Matthias: It's... a lot of Magic, that's for sure. The GP was definitely the biggest Magic undertaking I have seen. It was split into three pods with separate judging teams and clocks for each pod. After going 8-2 on day one I was one of the nearly 300 players who made Day Two. I ended up at 11-5, which wasn't in the prize, but then again, 12-4 wouldn't have been enough either. I really liked that the Magic Weekend was so close to the release of a new set because it put people on the spot, especially in formats like Sealed and Draft.
What is the key to this new draft format? I have really been struggling with it so far. Any suggestions?
Shahar: If you take any suggestions from me you may just go 2-3-1, but stay away from infect!
Matthias: I think Mirrodin Besieged makes the draft format a lot more "normal" in how you should evaluate cards. Good removal, fliers, and solid creatures are once again the backbone of good decks more often then metalcraft and infect synergies are. I think artifact removal, while still playable, isn't as good as it was in triple Scars of Mirrodin because a lot decks are foregoing artifact threats for large, colored creature spells.
You are now qualified for Nagoya based on a Top 50 finish. Will you attend, and do you have any notions about pursuing Rookie of the Year?
Shahar: I will do my best to attend Nagoya, but with school it's complicated. Also, now that I can't play in any PTQs, I have to pay for the ticket from my pocket. I will, however, go to Philadelphia and San Francisco for sure if I qualify. Yes for Rookie of the Year. It's my goal this year!
Matthias: There's a pretty good story about this one. After I won a PTQ for Nagoya, Brad Nelson made a comment to me that it must feel good to be qualified for two Pro Tours before playing in your first one. I off-handedly joked that it was all part of my plan to win Rookie of the Year. I'm pretty sure he's holding me to that claim because he started mentioning it to other people.

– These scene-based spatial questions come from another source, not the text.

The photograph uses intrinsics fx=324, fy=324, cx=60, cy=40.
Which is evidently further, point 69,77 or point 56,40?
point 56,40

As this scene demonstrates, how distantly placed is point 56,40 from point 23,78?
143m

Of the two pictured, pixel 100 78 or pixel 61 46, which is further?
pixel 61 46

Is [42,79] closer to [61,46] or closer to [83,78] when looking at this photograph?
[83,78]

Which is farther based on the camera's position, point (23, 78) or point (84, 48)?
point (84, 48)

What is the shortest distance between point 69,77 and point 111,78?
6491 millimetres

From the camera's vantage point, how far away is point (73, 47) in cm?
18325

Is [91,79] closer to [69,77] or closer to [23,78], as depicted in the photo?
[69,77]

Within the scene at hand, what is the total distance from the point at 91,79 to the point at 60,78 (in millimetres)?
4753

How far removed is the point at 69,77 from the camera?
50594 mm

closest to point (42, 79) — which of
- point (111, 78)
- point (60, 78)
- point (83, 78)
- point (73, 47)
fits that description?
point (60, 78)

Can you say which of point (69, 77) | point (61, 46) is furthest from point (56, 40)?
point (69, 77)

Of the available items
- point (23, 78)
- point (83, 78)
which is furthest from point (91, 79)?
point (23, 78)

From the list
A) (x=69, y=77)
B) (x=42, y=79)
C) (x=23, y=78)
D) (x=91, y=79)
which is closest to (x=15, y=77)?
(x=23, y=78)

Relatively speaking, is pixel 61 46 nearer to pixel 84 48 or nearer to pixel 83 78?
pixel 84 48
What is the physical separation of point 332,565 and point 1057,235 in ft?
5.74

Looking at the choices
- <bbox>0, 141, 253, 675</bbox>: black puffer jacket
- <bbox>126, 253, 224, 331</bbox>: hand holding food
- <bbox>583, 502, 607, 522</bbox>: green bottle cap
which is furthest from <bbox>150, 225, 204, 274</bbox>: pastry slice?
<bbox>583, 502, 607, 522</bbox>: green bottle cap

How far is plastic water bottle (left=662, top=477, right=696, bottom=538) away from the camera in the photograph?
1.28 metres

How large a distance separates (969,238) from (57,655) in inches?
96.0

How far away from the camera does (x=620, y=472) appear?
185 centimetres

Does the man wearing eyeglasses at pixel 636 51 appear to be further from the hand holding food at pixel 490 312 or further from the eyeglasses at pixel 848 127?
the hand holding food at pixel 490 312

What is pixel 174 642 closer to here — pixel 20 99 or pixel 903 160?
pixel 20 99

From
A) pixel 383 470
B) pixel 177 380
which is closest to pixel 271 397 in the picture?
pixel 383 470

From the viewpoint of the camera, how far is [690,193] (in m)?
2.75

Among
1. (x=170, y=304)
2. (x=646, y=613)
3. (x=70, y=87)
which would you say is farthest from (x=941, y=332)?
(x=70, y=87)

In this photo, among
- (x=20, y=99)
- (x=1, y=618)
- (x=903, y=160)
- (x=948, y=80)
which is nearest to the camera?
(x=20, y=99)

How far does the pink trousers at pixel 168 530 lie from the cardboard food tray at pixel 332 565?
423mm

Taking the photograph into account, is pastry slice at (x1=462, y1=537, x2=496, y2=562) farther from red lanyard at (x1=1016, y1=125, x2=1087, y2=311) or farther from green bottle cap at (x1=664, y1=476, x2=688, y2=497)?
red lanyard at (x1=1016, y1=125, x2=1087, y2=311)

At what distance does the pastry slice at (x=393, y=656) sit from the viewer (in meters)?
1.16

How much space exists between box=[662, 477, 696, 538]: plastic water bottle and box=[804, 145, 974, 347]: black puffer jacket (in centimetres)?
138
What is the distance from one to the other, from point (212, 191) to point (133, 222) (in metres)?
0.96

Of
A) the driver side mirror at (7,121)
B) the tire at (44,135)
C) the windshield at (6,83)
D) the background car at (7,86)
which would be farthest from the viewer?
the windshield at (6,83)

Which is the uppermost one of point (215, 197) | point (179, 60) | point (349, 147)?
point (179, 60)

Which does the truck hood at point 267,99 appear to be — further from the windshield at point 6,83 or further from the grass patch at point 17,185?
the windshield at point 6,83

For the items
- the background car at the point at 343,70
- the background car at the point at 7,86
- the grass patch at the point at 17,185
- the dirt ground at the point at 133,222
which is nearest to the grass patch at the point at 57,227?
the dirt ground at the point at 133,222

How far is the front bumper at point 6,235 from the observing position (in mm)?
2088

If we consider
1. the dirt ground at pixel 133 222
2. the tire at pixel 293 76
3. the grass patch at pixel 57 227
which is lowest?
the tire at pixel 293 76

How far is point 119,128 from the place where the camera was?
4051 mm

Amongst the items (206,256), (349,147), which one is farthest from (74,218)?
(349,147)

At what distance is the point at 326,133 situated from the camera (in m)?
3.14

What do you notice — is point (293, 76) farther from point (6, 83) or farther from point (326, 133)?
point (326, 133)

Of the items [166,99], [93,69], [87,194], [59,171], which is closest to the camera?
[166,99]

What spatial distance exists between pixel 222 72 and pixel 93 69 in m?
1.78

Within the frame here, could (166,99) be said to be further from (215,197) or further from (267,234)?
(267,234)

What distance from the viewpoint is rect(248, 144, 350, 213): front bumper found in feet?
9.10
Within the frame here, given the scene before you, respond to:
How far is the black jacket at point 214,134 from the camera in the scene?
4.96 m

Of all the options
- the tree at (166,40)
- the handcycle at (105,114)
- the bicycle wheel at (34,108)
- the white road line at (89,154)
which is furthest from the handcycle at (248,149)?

After finishing in the Top 50 of Paris I started travelling to domestic GPs and managed to pick up 3 more points in Denver which puts me in first place for the Rookie of the Year. There's a long season ahead, but if I could bring that title back to the United States it would really make this a sweet year.
Did you learn anything about how to prepare for and to play in a Pro Tour from your experience?
Shahar: I learned that you need a lot of stamina and it's a must to do well in Limited. Also, French bread is amazing!
Matthias: I was so ready to finally play in a Pro Tour. In Constructed, seven of my ten matches went to Game 3, so I would say I learned that winning at the Pro level comes down to the details. Things like tight play and practice are rewarded, but the reverse is also true. If you aren't ready then you can lose every round because the players don't get much weaker in the lower brackets. Every round's a fight.